*** Opening ENTRIES PROVIDED ***

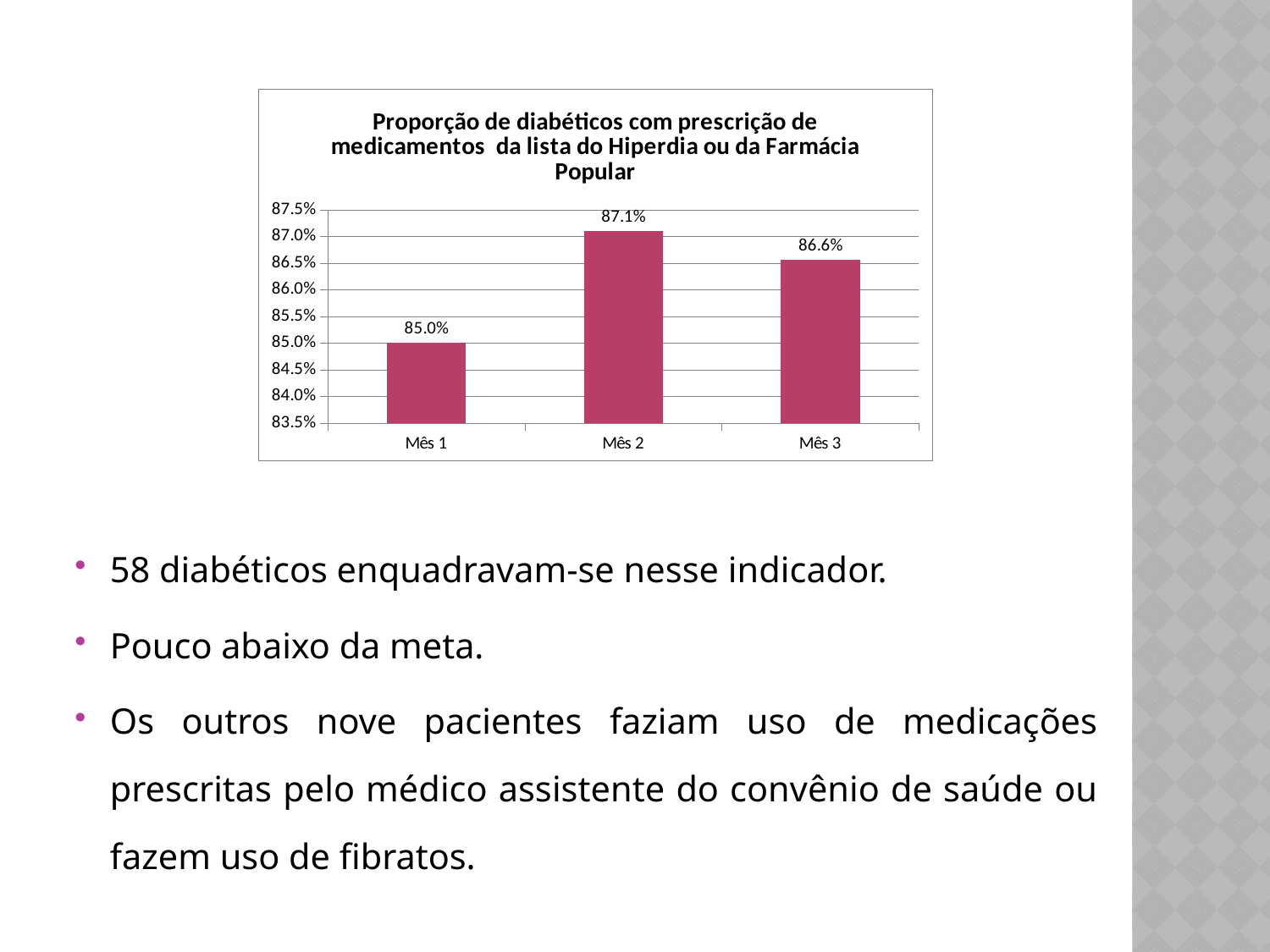
Is the value for Mês 3 greater or less than 86.0%? greater What is the value for Mês 2? 87.1% What is the value for Mês 3? 86.6% What kind of chart is shown on the slide? Bar chart Which month has the highest value? Mês 2 What is the difference between the values for Mês 2 and Mês 3? 0.5% Which month has the lowest value? Mês 1 What is the value for Mês 1? 85.0% Which is larger, the value for Mês 3 or the value for Mês 1? Mês 3 What is the title of the chart? Proporção de diabéticos com prescrição de medicamentos da lista do Hiperdia ou da Farmácia Popular What is the difference between the values for Mês 2 and Mês 1? 2.1% How many months are shown on the x axis? 3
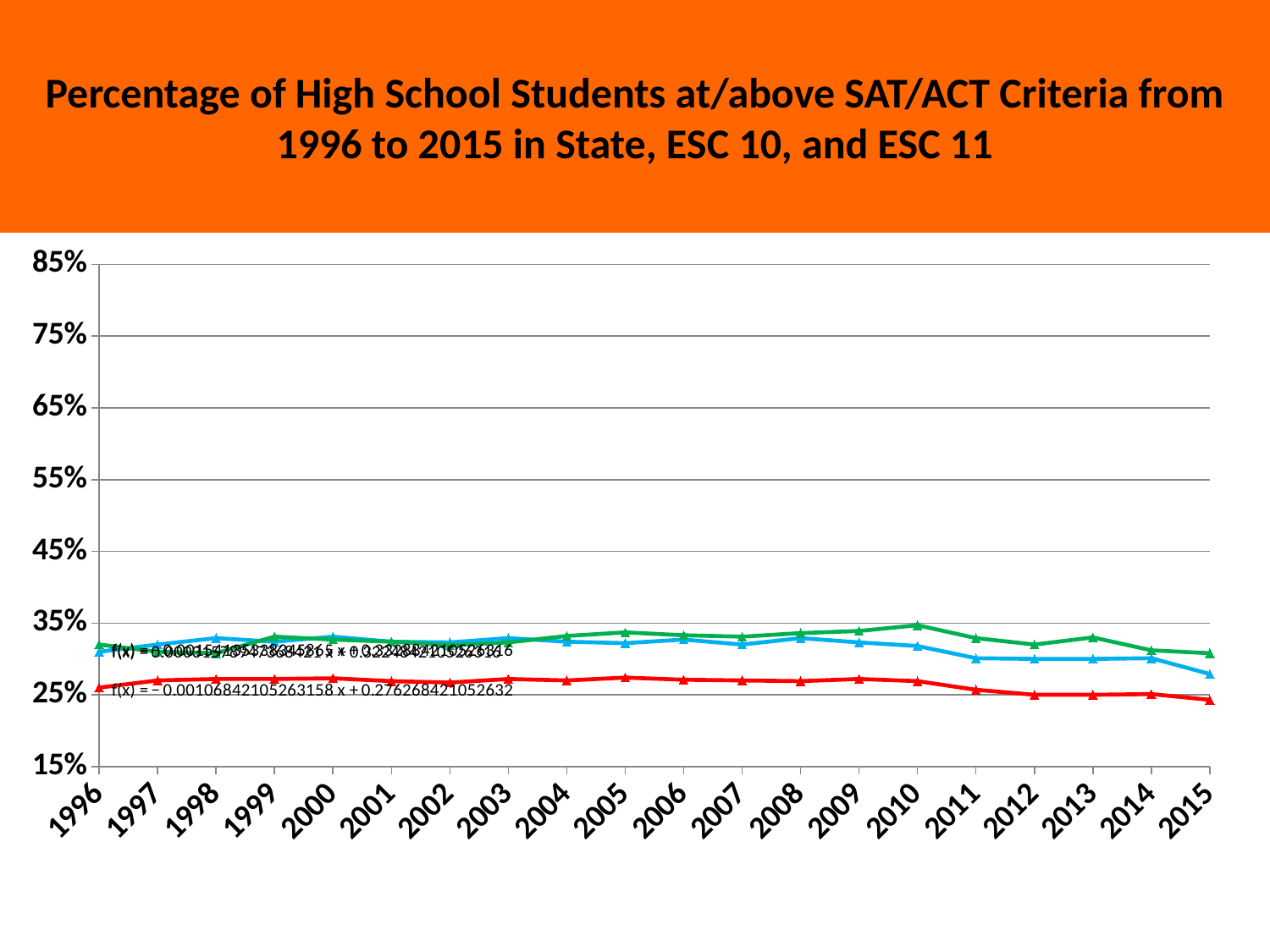
Is the value of the blue line in 2015 greater or less than 35%? less Does the red line rise or fall from 2010 to 2015? fall What is the first year shown on the x axis? 1996 Is the value of the green line in 2005 greater or less than 25%? greater How many lines are plotted on the chart? 3 What kind of chart is shown on the slide? line chart Is the value of the green line in 2010 greater or less than 45%? less What is the title of the chart? Percentage of High School Students at/above SAT/ACT Criteria from 1996 to 2015 in State, ESC 10, and ESC 11 In which year does the green line reach its highest value? 2010 How many years are shown along the x axis? 20 In 2010, which line has the larger value, the green line or the red line? green line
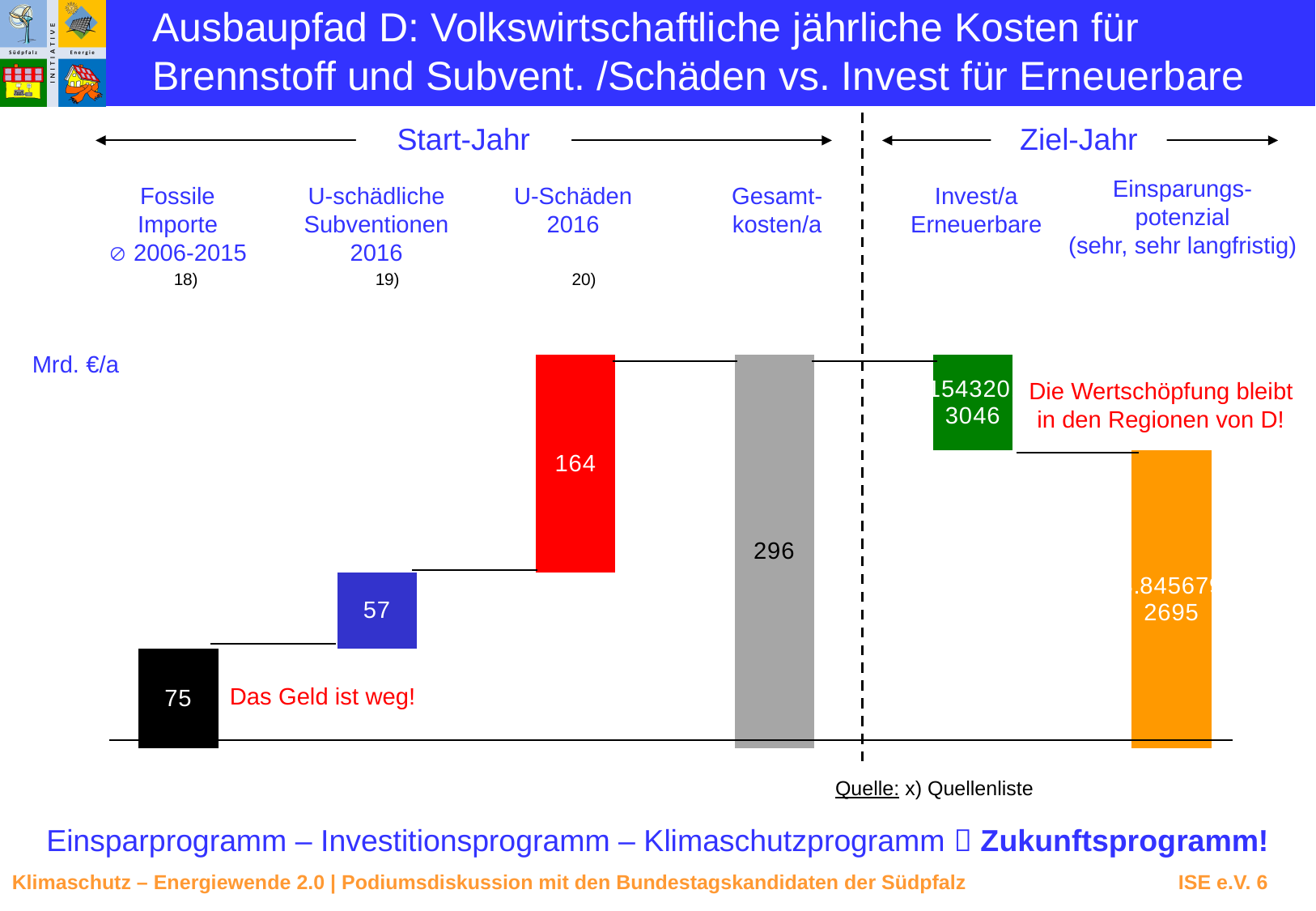
What unit is given for the values in the chart? Mrd. €/a What is the value shown for U-schädliche Subventionen 2016? 57 What is the value shown for Fossile Importe (⌀ 2006-2015)? 75 What is the value shown for Gesamtkosten/a? 296 What kind of chart is shown on the slide? Bar chart Which of the three Start-Jahr cost components (Fossile Importe, U-schädliche Subventionen, U-Schäden) has the highest value? U-Schäden 2016 Which is larger, the value for U-Schäden 2016 or the value for U-schädliche Subventionen 2016? U-Schäden 2016 What is the sum of the values for Fossile Importe, U-schädliche Subventionen 2016 and U-Schäden 2016? 296 Which of the three Start-Jahr cost components (Fossile Importe, U-schädliche Subventionen, U-Schäden) has the lowest value? U-schädliche Subventionen 2016 What is the value shown for U-Schäden 2016? 164 What is the difference between the value for U-Schäden 2016 and the value for Fossile Importe? 89 What is the difference between the value for Fossile Importe and the value for U-schädliche Subventionen 2016? 18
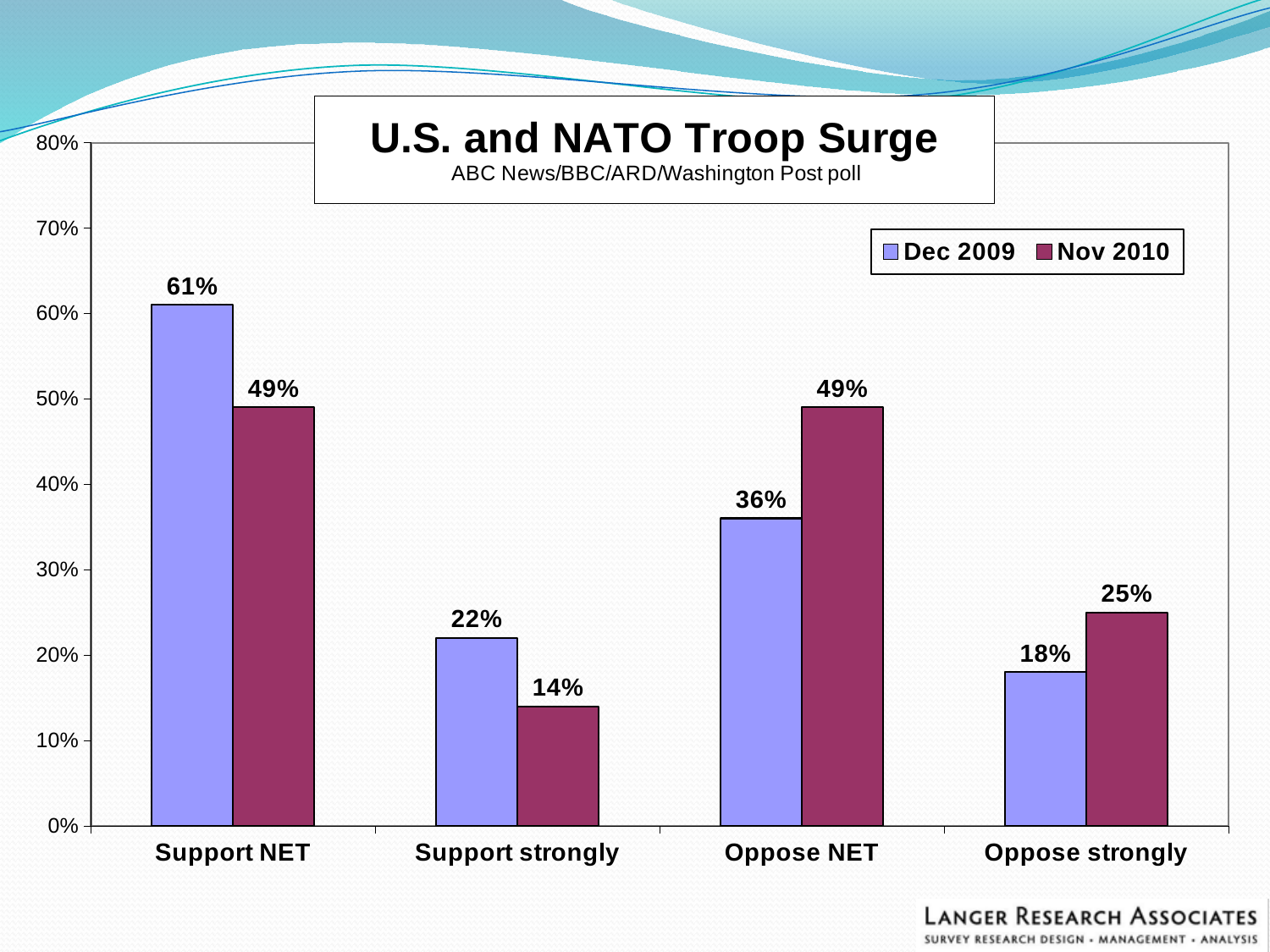
How many categories are shown on the x axis? 4 Which category has the lowest Nov 2010 value? Support strongly What is the Nov 2010 value for Oppose strongly? 25% What is the difference between the Dec 2009 and Nov 2010 values for Oppose NET? 13% Which is larger for Support strongly: the Dec 2009 value or the Nov 2010 value? Dec 2009 What is the title of the chart? U.S. and NATO Troop Surge What is the Dec 2009 value for Support NET? 61% What kind of chart is shown on the slide? Bar chart Which poll is named in the chart subtitle? ABC News/BBC/ARD/Washington Post poll What is the Nov 2010 value for Support strongly? 14% How many series does the legend list? 2 Which category has the highest Dec 2009 value? Support NET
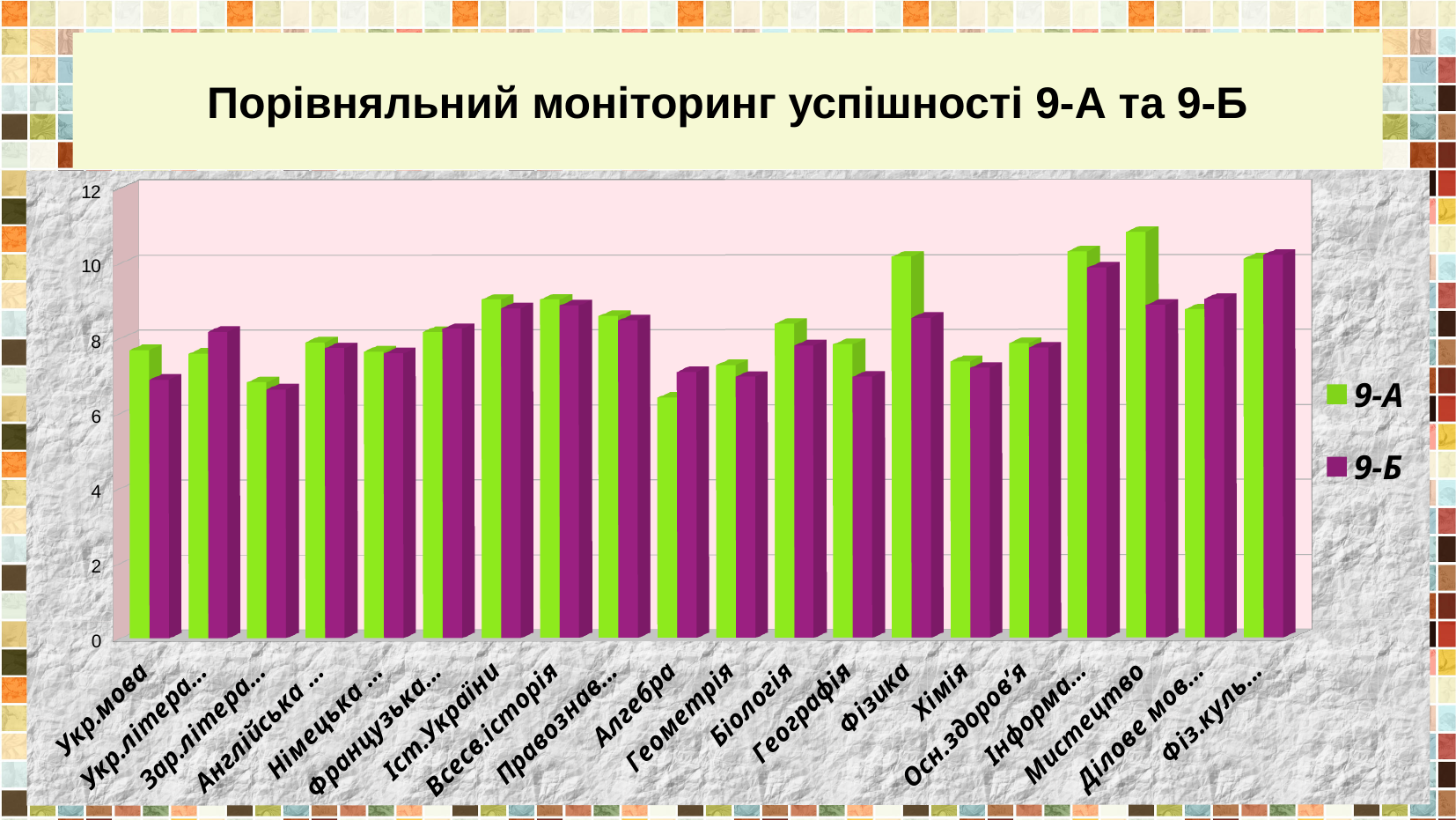
Is the 9-А value for Мистецтво greater or less than 10? greater For the 9-А series, which subject has the lowest value? Алгебра Which colour represents the 9-Б series? purple For Фізика, which series has the larger value, 9-А or 9-Б? 9-А What kind of chart is shown on the slide? bar chart For the 9-А series, which subject has the highest value? Мистецтво For Мистецтво, which series has the larger value, 9-А or 9-Б? 9-А What is the title of the chart? Порівняльний моніторинг успішності 9-А та 9-Б Is the 9-А value for Алгебра greater or less than 8? less For Алгебра, which series has the larger value, 9-А or 9-Б? 9-Б How many series does the legend list? 2 How many subject categories are shown on the x axis? 20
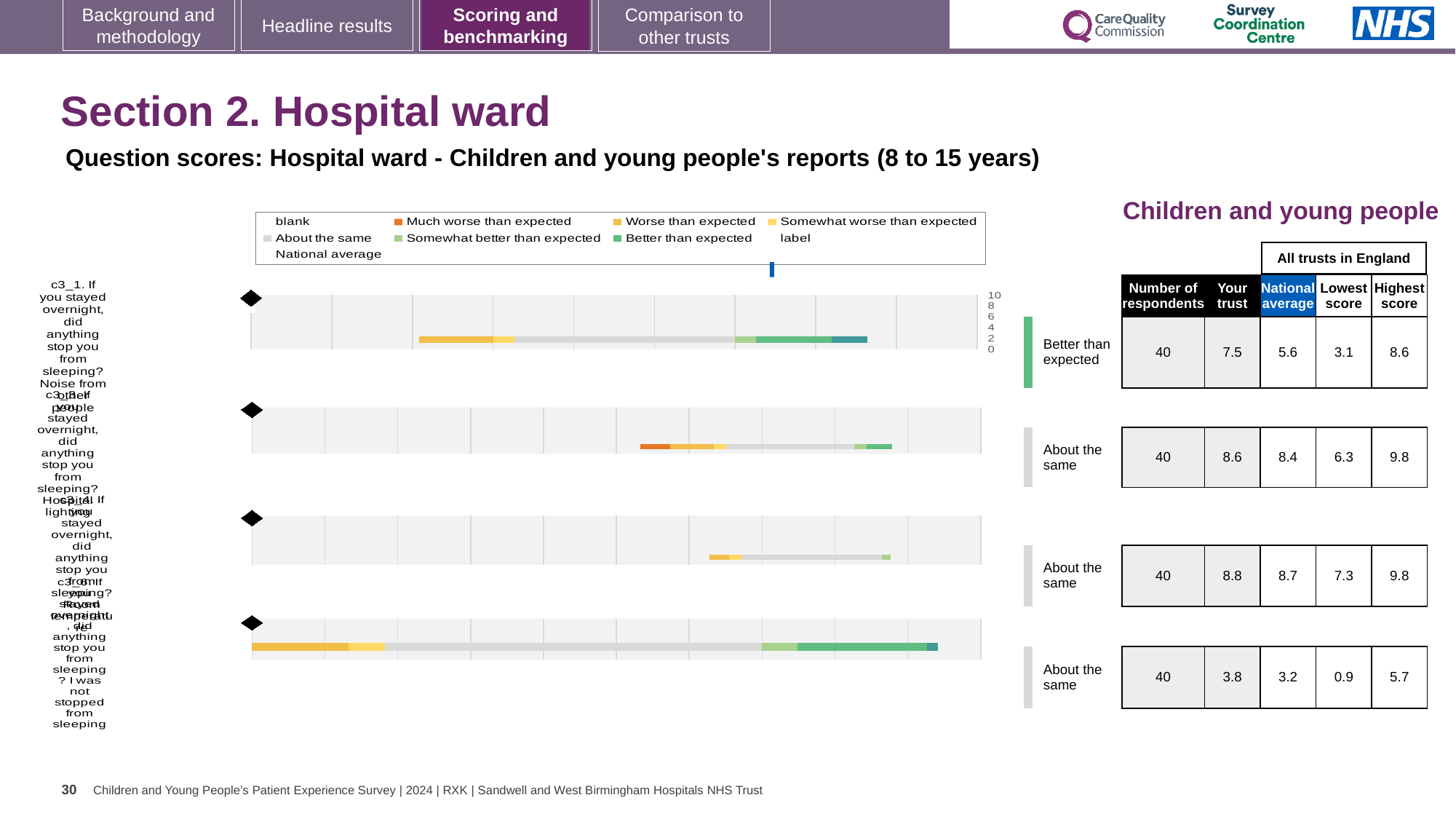
Which legend entry is shown in orange? Much worse than expected What is the lowest score listed in the table for the bottom chart (c3_6)? 0.9 For the bottom chart (c3_6), which is larger: the 'Your trust' score or the national average? Your trust How many respondents are listed for the second chart (c3_3)? 40 For the top chart (c3_1), what is the national average score shown in the table? 5.6 For the top chart (c3_1), what is the difference between the highest score and the lowest score in the table? 5.5 What is the benchmark category shown next to the top chart (c3_1)? Better than expected For the top chart (c3_1), what is the 'Your trust' score shown in the table? 7.5 How many entries does the chart legend list? 9 How many separate question charts are shown on the slide? 4 What kind of chart is used to show the benchmarking results for each question on this slide? bar chart Which of the four charts has the highest 'Your trust' score in the table? the third chart (8.8)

*** Closing ENTRIES PROVIDED ***

● **EXERCISE INSTRUCTIONS**
Copy the records from the line that contains "Is the 9-А value for Мистецтво" through the end of the records, replacing "bottom chart" with "lower chart" and changing nothing else. Leave the pictures out of your answer.

● **OUTPUT FOR THIS TASK**
Is the 9-А value for Мистецтво greater or less than 10? greater For the 9-А series, which subject has the lowest value? Алгебра Which colour represents the 9-Б series? purple For Фізика, which series has the larger value, 9-А or 9-Б? 9-А What kind of chart is shown on the slide? bar chart For the 9-А series, which subject has the highest value? Мистецтво For Мистецтво, which series has the larger value, 9-А or 9-Б? 9-А What is the title of the chart? Порівняльний моніторинг успішності 9-А та 9-Б Is the 9-А value for Алгебра greater or less than 8? less For Алгебра, which series has the larger value, 9-А or 9-Б? 9-Б How many series does the legend list? 2 How many subject categories are shown on the x axis? 20
Which legend entry is shown in orange? Much worse than expected What is the lowest score listed in the table for the lower chart (c3_6)? 0.9 For the lower chart (c3_6), which is larger: the 'Your trust' score or the national average? Your trust How many respondents are listed for the second chart (c3_3)? 40 For the top chart (c3_1), what is the national average score shown in the table? 5.6 For the top chart (c3_1), what is the difference between the highest score and the lowest score in the table? 5.5 What is the benchmark category shown next to the top chart (c3_1)? Better than expected For the top chart (c3_1), what is the 'Your trust' score shown in the table? 7.5 How many entries does the chart legend list? 9 How many separate question charts are shown on the slide? 4 What kind of chart is used to show the benchmarking results for each question on this slide? bar chart Which of the four charts has the highest 'Your trust' score in the table? the third chart (8.8)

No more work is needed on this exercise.